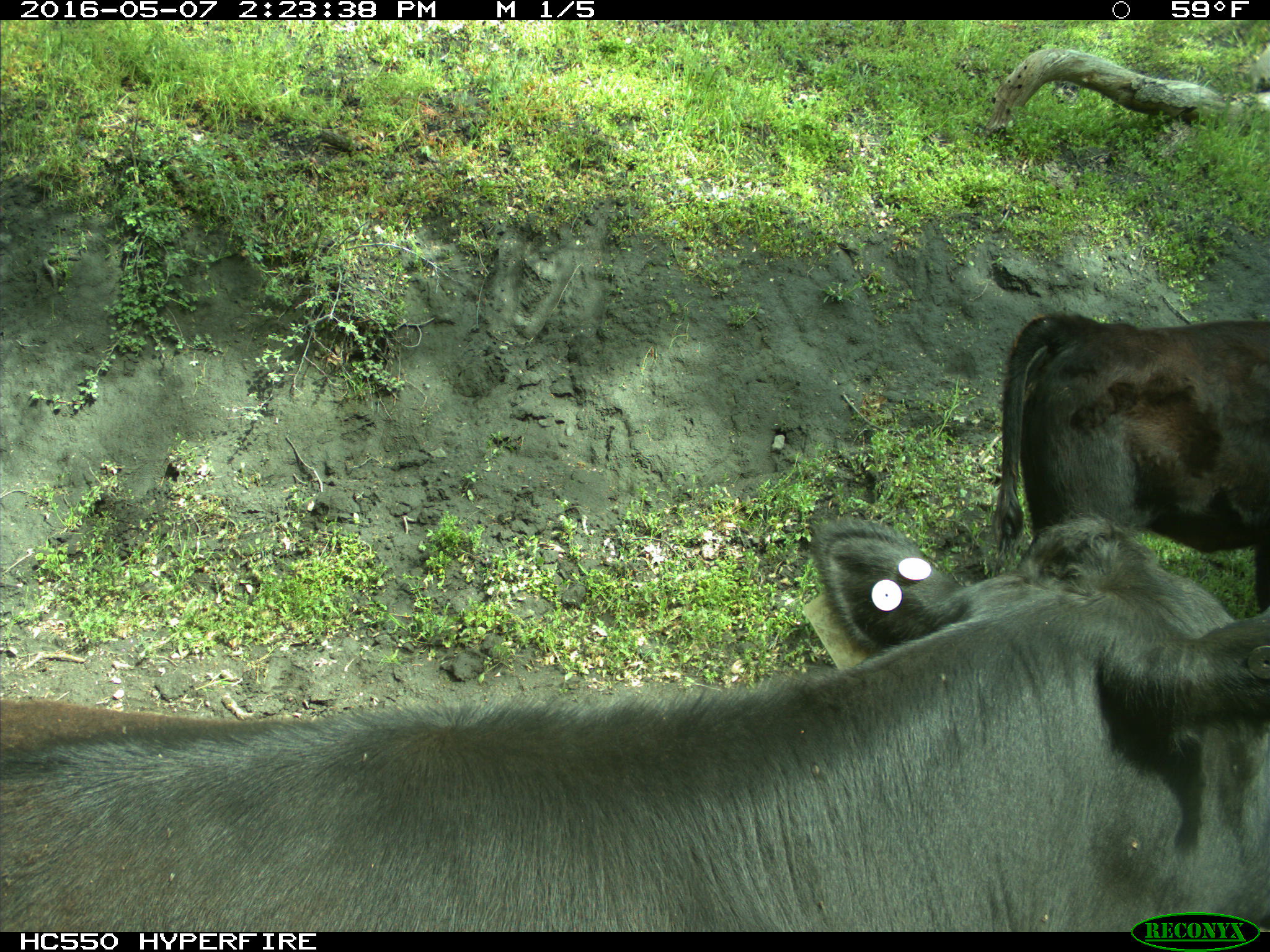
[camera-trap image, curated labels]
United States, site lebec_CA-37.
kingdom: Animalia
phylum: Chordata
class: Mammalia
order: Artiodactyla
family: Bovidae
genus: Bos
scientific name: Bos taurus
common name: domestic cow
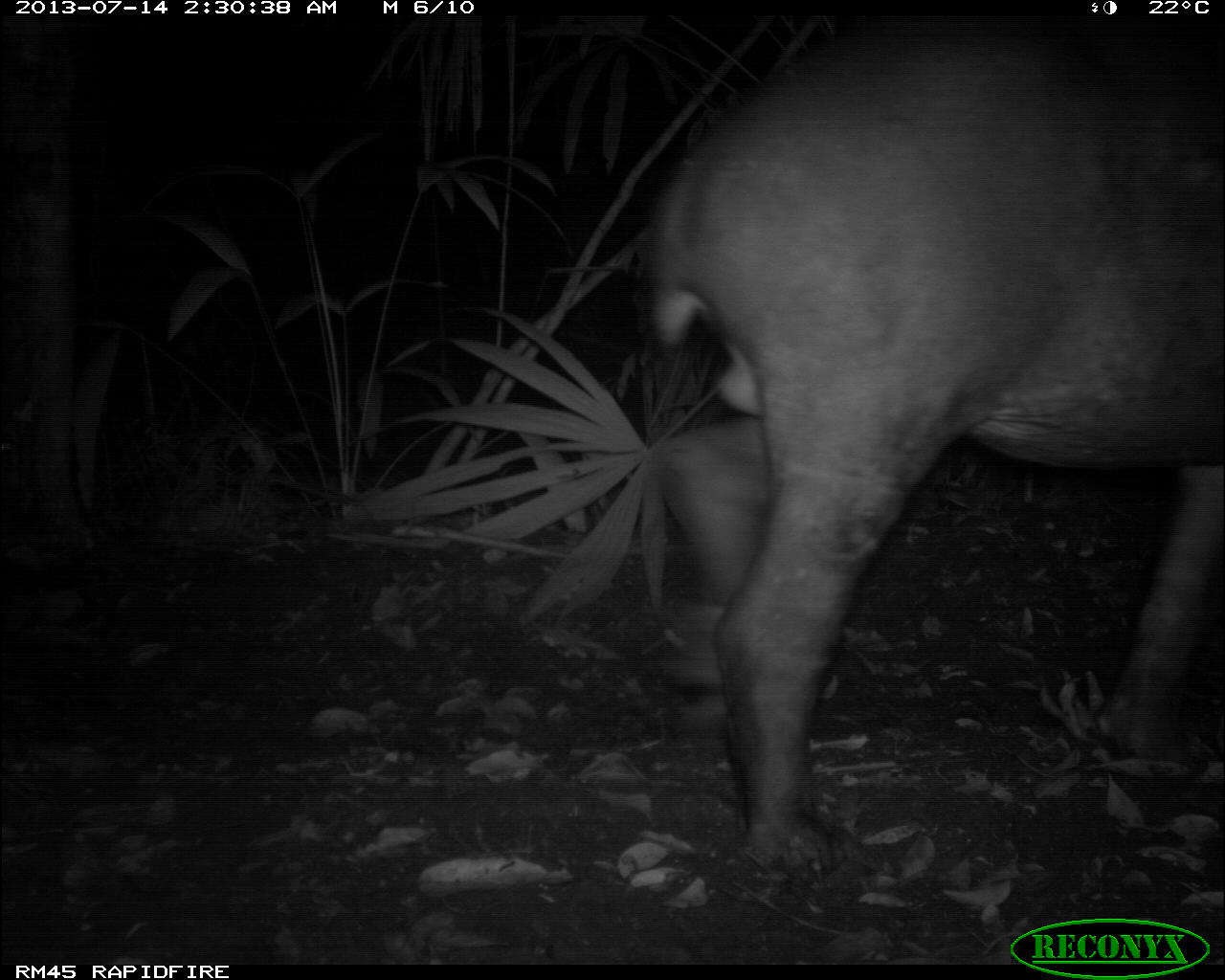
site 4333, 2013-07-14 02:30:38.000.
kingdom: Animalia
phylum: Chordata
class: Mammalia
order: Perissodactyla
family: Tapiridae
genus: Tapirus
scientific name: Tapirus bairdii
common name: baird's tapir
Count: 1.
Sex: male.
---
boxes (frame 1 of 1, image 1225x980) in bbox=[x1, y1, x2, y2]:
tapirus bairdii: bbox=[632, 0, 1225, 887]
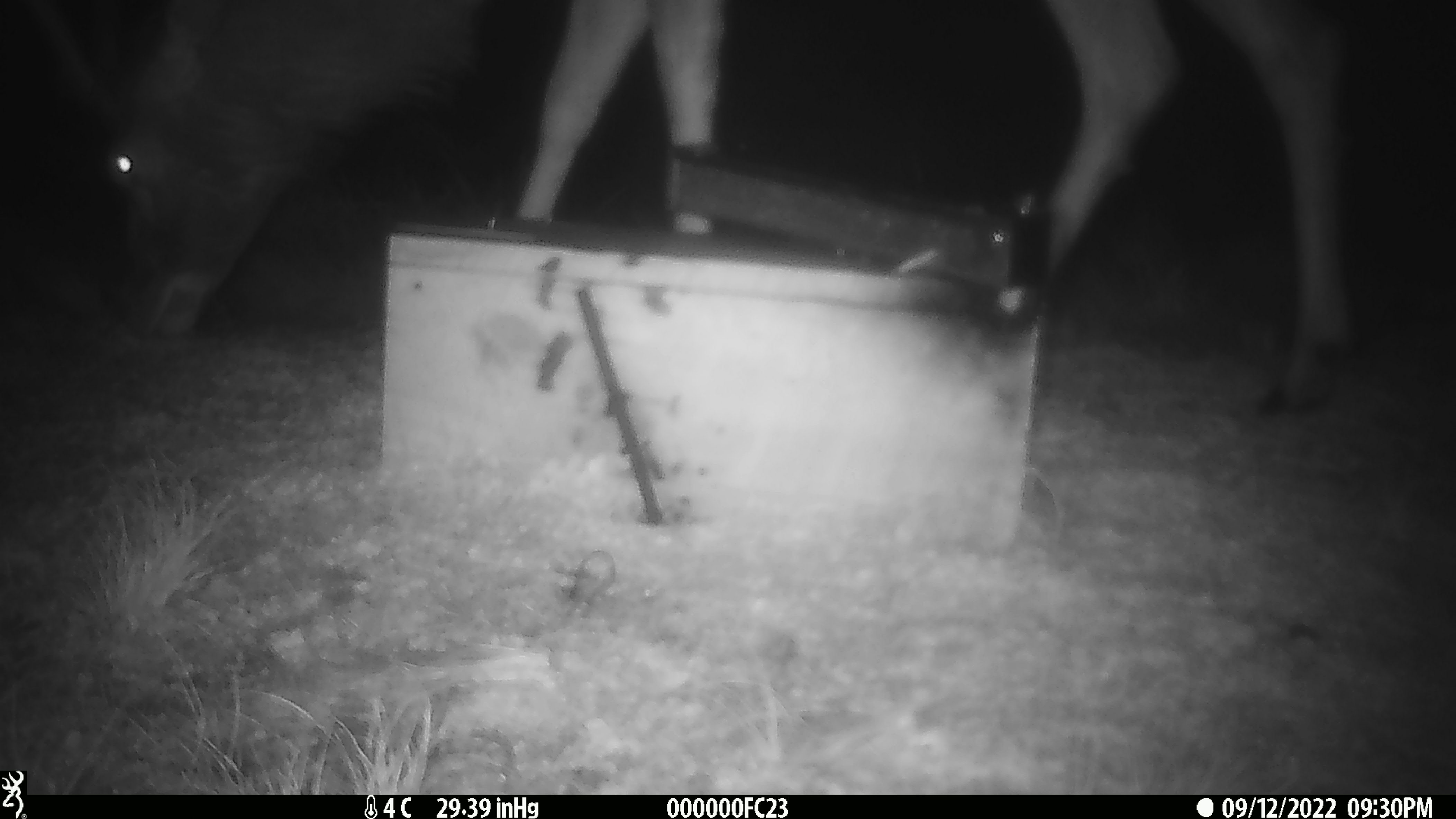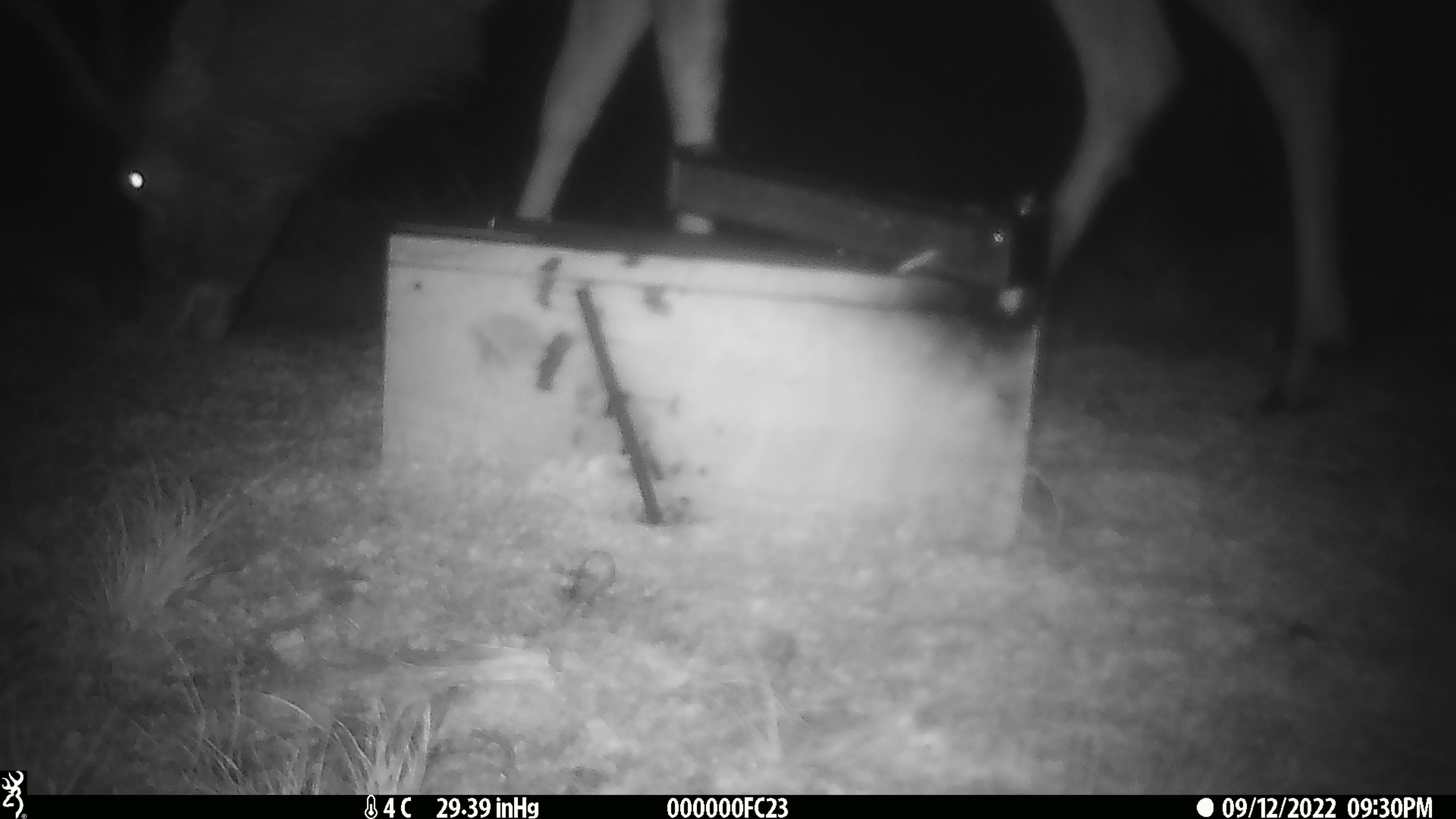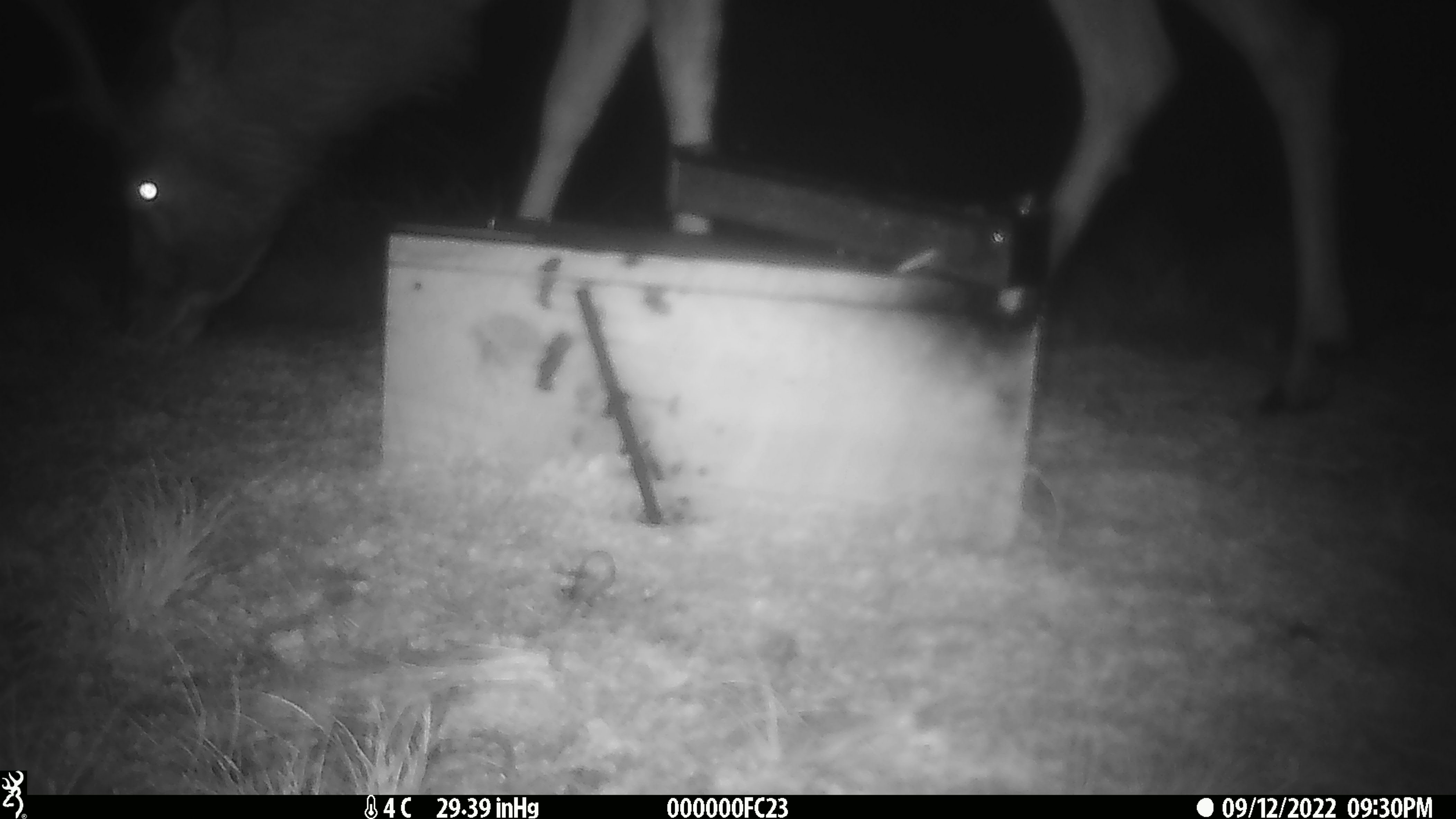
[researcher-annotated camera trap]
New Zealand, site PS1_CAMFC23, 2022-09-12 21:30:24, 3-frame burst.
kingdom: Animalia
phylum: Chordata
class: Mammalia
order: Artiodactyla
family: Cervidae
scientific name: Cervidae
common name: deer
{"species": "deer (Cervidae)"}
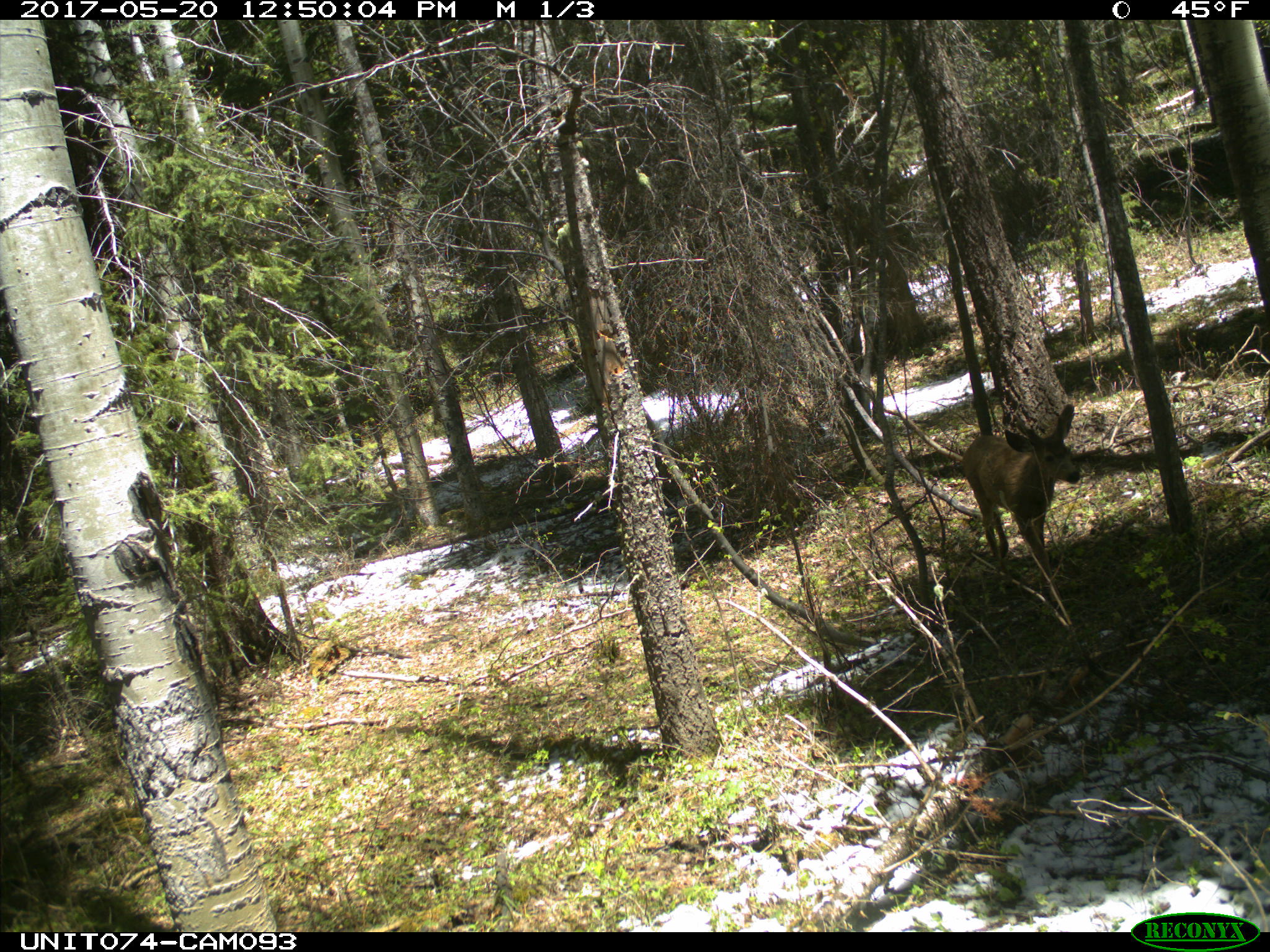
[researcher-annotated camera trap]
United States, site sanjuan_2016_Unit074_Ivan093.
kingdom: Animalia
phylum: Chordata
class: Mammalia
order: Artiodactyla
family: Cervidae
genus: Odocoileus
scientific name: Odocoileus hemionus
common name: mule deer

* [Work required]
The answer must be the full listing, restated word for word, with no pictures in it.

* [Answer for the task]
[camera-trap image, curated labels]
United States, site lebec_CA-37.
kingdom: Animalia
phylum: Chordata
class: Mammalia
order: Artiodactyla
family: Bovidae
genus: Bos
scientific name: Bos taurus
common name: domestic cow
site 4333, 2013-07-14 02:30:38.000.
kingdom: Animalia
phylum: Chordata
class: Mammalia
order: Perissodactyla
family: Tapiridae
genus: Tapirus
scientific name: Tapirus bairdii
common name: baird's tapir
Count: 1.
Sex: male.
---
boxes (frame 1 of 1, image 1225x980) in bbox=[x1, y1, x2, y2]:
tapirus bairdii: bbox=[632, 0, 1225, 887]
[researcher-annotated camera trap]
New Zealand, site PS1_CAMFC23, 2022-09-12 21:30:24, 3-frame burst.
kingdom: Animalia
phylum: Chordata
class: Mammalia
order: Artiodactyla
family: Cervidae
scientific name: Cervidae
common name: deer
{"species": "deer (Cervidae)"}
[researcher-annotated camera trap]
United States, site sanjuan_2016_Unit074_Ivan093.
kingdom: Animalia
phylum: Chordata
class: Mammalia
order: Artiodactyla
family: Cervidae
genus: Odocoileus
scientific name: Odocoileus hemionus
common name: mule deer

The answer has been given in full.